And it didn’t stop there. Other chefs, smitten by the frenzy, developed their own versions of the loaf, and a mini-industry of no-knead bread cookbooks was born. Lahey himself turned out a couple of books on the subject. Just about every PBS and Food Network chef seems to have his or her own take on the technique, and a few years ago Bittman himself published a variation that offered a shorter rise (more about all of this in Part Three).

No food fad lasts forever, but this one seems destined to stick around for a while. Baking bread the Lahey way is just so danged easy; fortunately for Chef Zuz, the technique is simple enough even for a dorkwad, and the results tend to blow the minds of dinner guests who haven’t tried the technique themselves.

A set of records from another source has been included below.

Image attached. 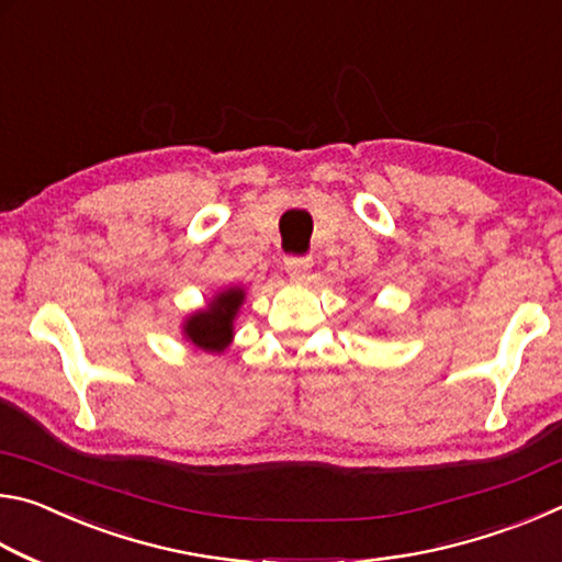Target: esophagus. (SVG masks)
Masks as SVG:
<instances>
[{"label": "esophagus", "instance_id": "1", "mask_svg": "<svg viewBox=\"0 0 562 562\" xmlns=\"http://www.w3.org/2000/svg\"><path fill=\"white\" fill-rule=\"evenodd\" d=\"M284 270H288L290 280L294 282L307 280V274L312 270V258H284Z\"/></svg>", "mask_w": 562, "mask_h": 562}]
</instances>
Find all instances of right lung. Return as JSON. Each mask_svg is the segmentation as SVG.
I'll return each instance as SVG.
<instances>
[{
	"mask_svg": "<svg viewBox=\"0 0 562 562\" xmlns=\"http://www.w3.org/2000/svg\"><path fill=\"white\" fill-rule=\"evenodd\" d=\"M245 304V288H225L207 300L205 307L190 312L180 325V335L203 351H225L233 345L235 319Z\"/></svg>",
	"mask_w": 562,
	"mask_h": 562,
	"instance_id": "right-lung-1",
	"label": "right lung"
}]
</instances>
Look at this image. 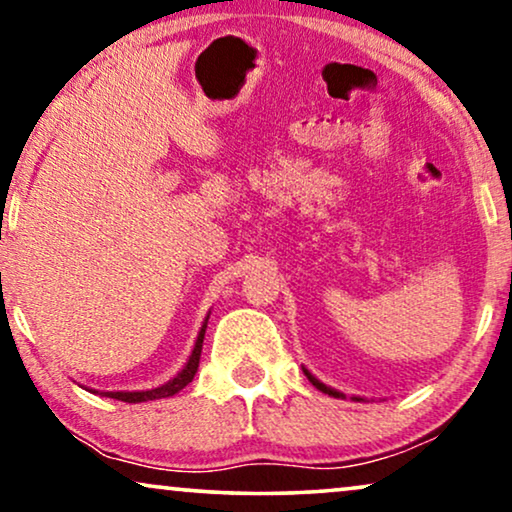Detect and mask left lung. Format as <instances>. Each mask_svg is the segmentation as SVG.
<instances>
[{
	"mask_svg": "<svg viewBox=\"0 0 512 512\" xmlns=\"http://www.w3.org/2000/svg\"><path fill=\"white\" fill-rule=\"evenodd\" d=\"M303 373L307 375V380H310L312 384H314V387H317L319 391H324V394H328V396H333V398H340L342 394H340V391H335V389H331V387H326V384H321L319 380H317V377H312L310 373H307V370H303Z\"/></svg>",
	"mask_w": 512,
	"mask_h": 512,
	"instance_id": "1",
	"label": "left lung"
}]
</instances>
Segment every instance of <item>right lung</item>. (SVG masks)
I'll use <instances>...</instances> for the list:
<instances>
[{"label":"right lung","mask_w":512,"mask_h":512,"mask_svg":"<svg viewBox=\"0 0 512 512\" xmlns=\"http://www.w3.org/2000/svg\"><path fill=\"white\" fill-rule=\"evenodd\" d=\"M205 328H207V321L202 324V331L198 335V342H195L193 354H191V359H188L186 368L181 370V373L174 377V380H170L158 389H151V391H104V396L116 398V401H123V403H144V401H156V398H167V396L177 394V391L184 389L186 384L193 380L195 373H198V363H200V354H202V340H205Z\"/></svg>","instance_id":"add662e5"}]
</instances>
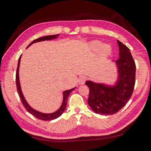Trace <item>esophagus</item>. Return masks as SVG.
<instances>
[{
  "mask_svg": "<svg viewBox=\"0 0 151 151\" xmlns=\"http://www.w3.org/2000/svg\"><path fill=\"white\" fill-rule=\"evenodd\" d=\"M86 77L84 76H81L79 77L78 78V83L79 84H84L85 83V82H86Z\"/></svg>",
  "mask_w": 151,
  "mask_h": 151,
  "instance_id": "esophagus-1",
  "label": "esophagus"
}]
</instances>
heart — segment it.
Returning <instances> with one entry per match:
<instances>
[{
  "label": "heart",
  "instance_id": "heart-1",
  "mask_svg": "<svg viewBox=\"0 0 151 151\" xmlns=\"http://www.w3.org/2000/svg\"><path fill=\"white\" fill-rule=\"evenodd\" d=\"M89 48L92 53H97L98 51L100 50V54L102 57L108 56L111 51V48L110 46L107 44L102 45V43L99 42V41H94V42L90 43Z\"/></svg>",
  "mask_w": 151,
  "mask_h": 151
}]
</instances>
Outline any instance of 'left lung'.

Cuisine Stupide has spent the better part of several years trying out several of the most popular versions of no-knead bread, starting with Lahey’s himself (below). Subsequent posts will detail our findings. But first, it helps to understand exactly why the Lahey technique, which seems so simple on its face, was so revolutionary in practice.


No-Knead Bread

By Jim Lahey via Mark Bittman

3 cups all-purpose or bread flour, more for dusting
1/4 teaspoon instant yeast
1 1/4 teaspoons salt
Cornmeal or wheat bran as needed

In a large bowl combine flour, yeast and salt. Add 1 5/8 cups water, and stir until blended; dough will be shaggy and sticky. Cover bowl with plastic wrap. Let dough rest at least 12 hours, preferably about 18, at warm room temperature, about 70 degrees.

Dough is ready when its surface is dotted with bubbles. Lightly flour a work surface and place dough on it; sprinkle it with a little more flour and fold it over on itself once or twice. Cover loosely with plastic wrap and let rest about 15 minutes.

Using just enough flour to keep dough from sticking to work surface or to your fingers, gently and quickly shape dough into a ball. Generously coat a cotton towel (not terry cloth) with flour, wheat bran or cornmeal; put dough seam side down on towel and dust with more flour, bran or cornmeal. Cover with another cotton towel and let rise for about 2 hours. When it is ready, dough will be more than double in size and will not readily spring back when poked with a finger.

At least a half-hour before dough is ready, heat oven to 450 degrees. Put a 6- to 8-quart heavy covered pot (cast iron, enamel, Pyrex or ceramic) in oven as it heats. When dough is ready, carefully remove pot from oven. Slide your hand under towel and turn dough over into pot, seam side up; it may look like a mess, but that is O.K. Shake pan once or twice if dough is unevenly distributed; it will straighten out as it bakes. Cover with lid and bake 30 minutes, then remove lid and bake another 15 to 30 minutes, until loaf is beautifully browned. Cool on a rack.